Phase-In: The legislation adjusts the structure of the subsidy, such that families can qualify for the full $2,000 subsidy with much lower earnings. For instance, The Wall Street Journal, citing research from the Foundation for Government Accountability, noted that “a parent with three children could qualify for $4,800 in [subsidies] with roughly $13,000 in earnings — instead of the $34,500 needed now.”
In theory, this could provide an additional incentive to very low-income individuals, who would get more “bang for their buck” (i.e., qualify for a greater subsidy) with earnings of $10,000-$15,000. But on the other hand, once parents reach the sharply reduced amounts to qualify for the maximum subsidy, they will have less incentive to work, not more.
Earnings Test: The bill changes the requirement that parents earn at least $2,500 per year to qualify for the subsidy to an earnings requirement of $2,500 every other year. The 2020 CARES Act allowed subsidy recipients to qualify based on their 2019 earnings — a policy that made some sense at the time, given the waves of unemployment resulting from Covid lockdowns.

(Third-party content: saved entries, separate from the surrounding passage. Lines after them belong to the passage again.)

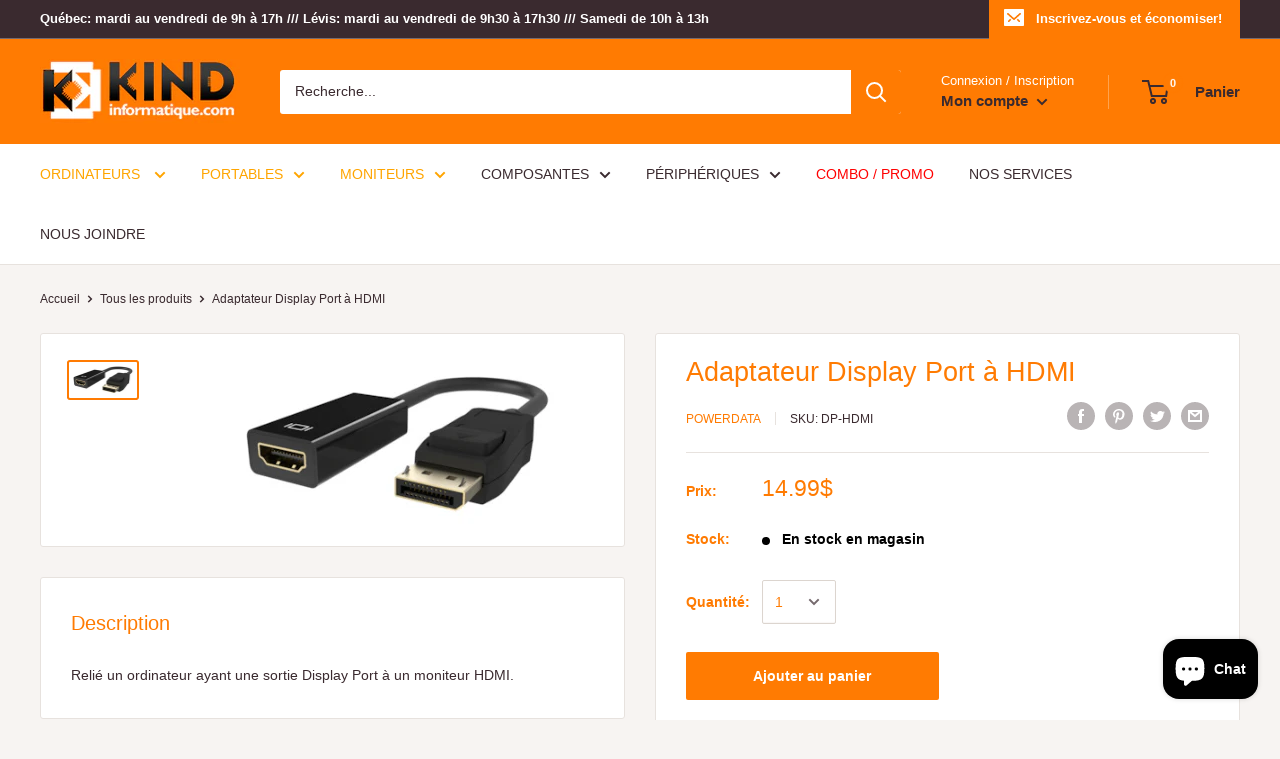

--- FILE ---
content_type: text/javascript
request_url: https://kindinformatique.com/cdn/shop/t/11/assets/custom.js?v=90373254691674712701748024220
body_size: -632
content:
//# sourceMappingURL=/cdn/shop/t/11/assets/custom.js.map?v=90373254691674712701748024220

This bill would represent the first time Republicans would sign off on legislation weakening the annual earnings requirement, outside of emergency circumstances like the Covid pandemic or natural disasters (e.g., Hurricane Katrina).
Parents Leaving the Workforce
A recent American Enterprise Institute paper looked to quantify the effects of the last change discussed above on labor markets. As with the changes to the subsidy phase-in, the revised/weakened earnings test would have twin effects. For parents who do not work at all, the change would give them additional incentive to engage in at least some work, because they could double the amount of subsidy they receive by simply working for a short period every two years.
But overall, the AEI scholars found that the earnings test change alone would cause employment to fall by a net of about 153,000 every year. And the actual effect would likely exceed the paper’s estimates since the AEI scholars conservatively assumed that the behavior of married households where both parents work would not change at all.
While the AEI scholars did not model the ramifications of the changes to the subsidy phase-in, it would likely have a similar effect — reducing the incentive to work additional hours for households with all but the smallest incomes. These two changes, along with the others included in the agreement, would move the child subsidy closer to a universal basic income model — what Democrats achieved (albeit temporarily) in the 2021 “stimulus” measure that helped stoke the inflation families continue to struggle with today.
A Bad Deal
In exchange for this expansion of the welfare state, what did Republicans achieve? The extension of some corporate tax breaks — some of them retroactively.
Yes, tax reductions can stimulate economic growth, at some times and in some instances. But there are no two ways about it: Granting retroactive tax breaks for decisions companies have already made amounts to little more than corporate welfare — and the type of corruption that explains why most citizens hold Washington in such low esteem.
Trading corporate welfare for actual welfare expansions typifies the attitude of the Beltway “uniparty.” But it doesn’t help taxpayers, and ultimately it won’t help poor families either, who deserve better policies that reward the dignity and diligence of work.